[Opening Selected text section]
Chuck “Jigsaw” Creekmur finally links with the genius on numerous matters.

This is important, because Riley looms as the cornerstone of multiple cultural histories at once. He was there in Harlem’s streets and Hip-Hop collided, before heavies like Doug E. Fresh and Kool Moe Dee got on wax. He helped Big Daddy Kane turn into a commercially dominant artist and was ground zero for Pharrell Williams’ success. His talents carried deep into the mainstream with Dangerous-era Michael Jackson, but Creekmur and Riley explain why he did not make it on the Bad album. If the genre has often failed to properly document its own builders, Riley’s memoir feels like a necessary act of testimony. 

Below is an edited interview of the conversation between Chuck “Jigsaw” Creekmur and Teddy Riley, but watch the video for the full, raw version.

Teddy Riley Talks Remember the Times, Michael Jackson, Industry Betrayal And Why Streaming Is “Not The Way To Go”

Chuck Creekmur: You told me about this book more than a year ago, and I’ll be honest, people tell me a lot of things that never happen. But here it is. Why now?

Teddy Riley: Spiritual timing. I felt like I wasn’t ready. We had the book about 12, 12 and a half years. But this is my 40th year in the business, so I said this is the time.

Chuck Creekmur: One of the things that hit me early was your beginnings in New York. A lot of people know the icon, but not the young Teddy Riley in Harlem, in that 1970s and 1980s explosion.

Teddy Riley: Oh yeah. That was around the same time of going to Harlem World. I was going there as a hustler. Being in the streets, we were big fans of all the rappers, whether they made a record or not. There were rappers who never made a record and we were still fans of theirs.

Growing up, I would see Heavy D, Doug E. Fresh, Furious Five, Disco 4 Plus One More, Dr. Jekyll and Mr. Hyde, Andre Harrell. Never knew I would be working with Andre years later. Never knew I’d be working with Big Daddy Kane, Kool Moe Dee. I was there when Kool Moe Dee had the battle with Busy Bee. I was in the building.

Chuck Creekmur: Hip-Hop’s first major battle.

Teddy Riley: Definitely. And I felt like it wasn’t fair. You talking about a party rapper and one of the most educated rappers in the business. It wasn’t fair.

Teddy Riley press image - used by permission
Teddy Riley press image – used by permission

Chuck Creekmur: You also mention Rich Porter, Alpo, Doug E. Fresh, D. Ferg, a lot of Uptown names. That’s a wild intersection of music and street history.
[Closing Selected text section]
| Work order |
Duplicate the part of the Teddy Riley interview that begins at the words "Teddy Riley: Definitely. And" and stops after "and street history.".
[Opening Data section]
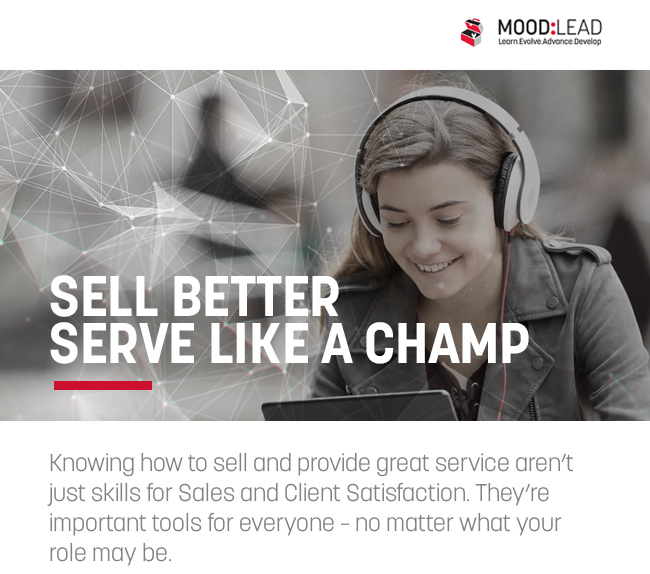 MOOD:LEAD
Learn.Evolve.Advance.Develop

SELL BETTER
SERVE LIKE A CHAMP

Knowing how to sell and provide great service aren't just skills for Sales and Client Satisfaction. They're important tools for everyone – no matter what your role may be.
[Closing Data section]
[Opening Data section]
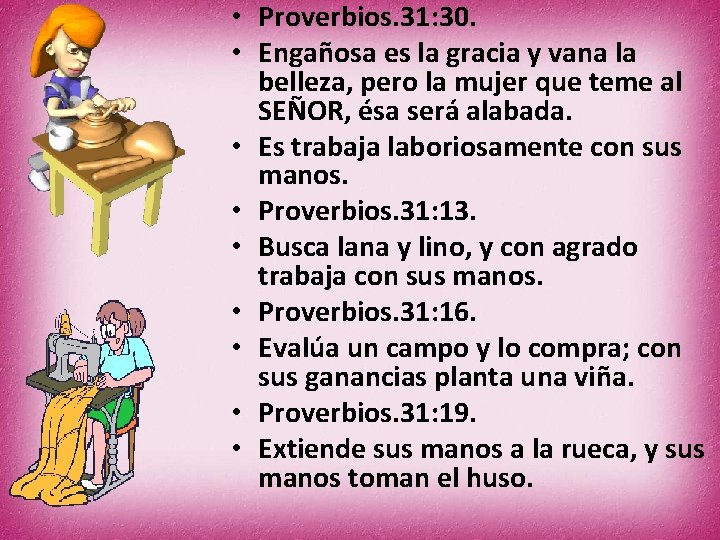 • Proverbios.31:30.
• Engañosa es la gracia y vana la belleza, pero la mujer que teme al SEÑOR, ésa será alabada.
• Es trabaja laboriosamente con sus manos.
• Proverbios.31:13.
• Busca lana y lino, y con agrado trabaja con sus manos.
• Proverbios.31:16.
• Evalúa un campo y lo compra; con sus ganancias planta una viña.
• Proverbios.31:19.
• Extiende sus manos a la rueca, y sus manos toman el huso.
[Closing Data section]
| Written answer |
Teddy Riley: Definitely. And I felt like it wasn’t fair. You talking about a party rapper and one of the most educated rappers in the business. It wasn’t fair.

Teddy Riley press image - used by permission
Teddy Riley press image – used by permission

Chuck Creekmur: You also mention Rich Porter, Alpo, Doug E. Fresh, D. Ferg, a lot of Uptown names. That’s a wild intersection of music and street history.